The remark that they should not "have let it live," lingered in my mind. On the surface one might see nothing but suffering in the situation, both for the father and mother who must have had this baby late in life, and for the little thing itself, as yet not fully aware of its fate. But there was another side to it: what struck one was the irrepressible urge of the child to look around and communicate, its will to live and experience. Then too, there were the kindness and love of the parents and the obvious ingenuity with which they had taught it to move around and manage to do for itself whatever it could. As they sat there, they were not gloomy and down-at-heart, but a cheerful family, laughing and having a pleasant time together.

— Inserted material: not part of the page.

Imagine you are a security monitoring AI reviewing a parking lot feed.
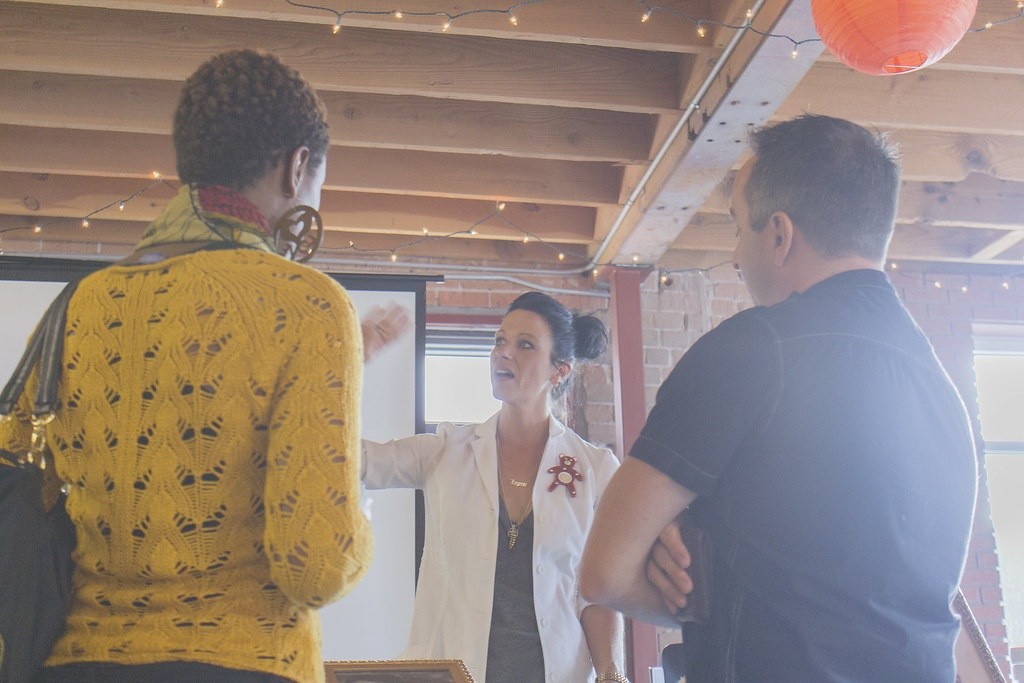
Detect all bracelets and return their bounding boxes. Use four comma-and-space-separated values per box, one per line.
596, 673, 630, 683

Terrible as their circumstances might seem to us, from the larger viewpoint here was also an opportunity for all three individuals involved to learn patience, acceptance and self-sacrifice. The older people evinced inner strength, no doubt born from their difficulties and the positive approach they had adopted. And what about the child itself? One might well wonder what courage a soul must have to take upon itself a condition of total helplessness. Had the personality been of such a dominating disposition in a former life that this constraint was necessary to force it into another direction? For whenever we grow too one-sided, nature provides checks, limits, in an attempt to reestablish harmony and balance. She made us so we can feel pain, or we might senselessly destroy ourselves; she also endowed us with the capacity to suffer, thereby setting boundaries to our self-centered impulses. Mercifully, a veil of oblivion falls between one embodiment and the next, thereby focusing our full attention on the present — the only moment in time over which we have control.

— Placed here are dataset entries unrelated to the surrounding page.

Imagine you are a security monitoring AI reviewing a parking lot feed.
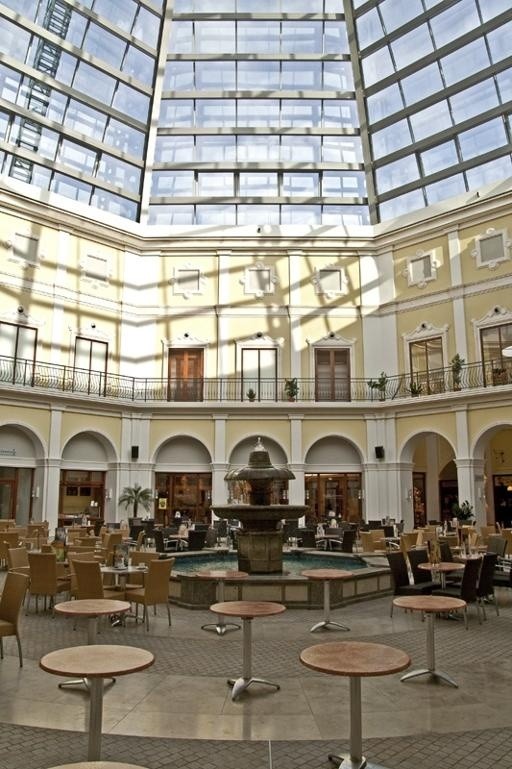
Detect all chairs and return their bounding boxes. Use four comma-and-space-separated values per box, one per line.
384, 516, 510, 620
174, 518, 239, 552
2, 517, 174, 642
282, 514, 405, 553
2, 572, 29, 666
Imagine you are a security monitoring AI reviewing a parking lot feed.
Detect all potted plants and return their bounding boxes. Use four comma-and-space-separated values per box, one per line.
365, 371, 392, 402
401, 381, 424, 398
448, 353, 466, 392
451, 499, 477, 525
117, 481, 158, 525
247, 387, 258, 402
283, 377, 301, 402
489, 366, 509, 385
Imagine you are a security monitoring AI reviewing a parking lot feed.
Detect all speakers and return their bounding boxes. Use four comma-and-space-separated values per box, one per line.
375, 446, 384, 458
131, 445, 139, 458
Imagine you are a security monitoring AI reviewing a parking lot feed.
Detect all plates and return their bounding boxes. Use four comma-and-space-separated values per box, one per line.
136, 566, 147, 569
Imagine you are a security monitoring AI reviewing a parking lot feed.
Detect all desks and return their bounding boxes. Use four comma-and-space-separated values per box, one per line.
300, 568, 357, 634
54, 599, 131, 689
211, 601, 285, 703
393, 596, 467, 690
38, 644, 156, 764
196, 570, 249, 635
299, 641, 412, 769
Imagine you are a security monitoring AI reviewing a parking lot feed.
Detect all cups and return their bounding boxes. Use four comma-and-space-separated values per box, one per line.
139, 562, 147, 567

"Hopefully they have a philosophy or religion to explain things," I said to my life-partner. He replied: "Do you remember my telling you of some old friends of mine who began to look for answers just because of a similar situation?" I nodded. Karma's web surrounds us, linking our destiny with that of others, and in its divinely devised economy it works for the greatest all-round benefit of everyone concerned. Sometimes we feel as though this web is nothing but a prison, physically and psychologically, from which we would fain free ourselves. But when we stop our desperate struggle and rise above our circumstances for a moment of honest reflection, we can suddenly perceive that each of its threads is woven from the prime substance of the universe: compassion.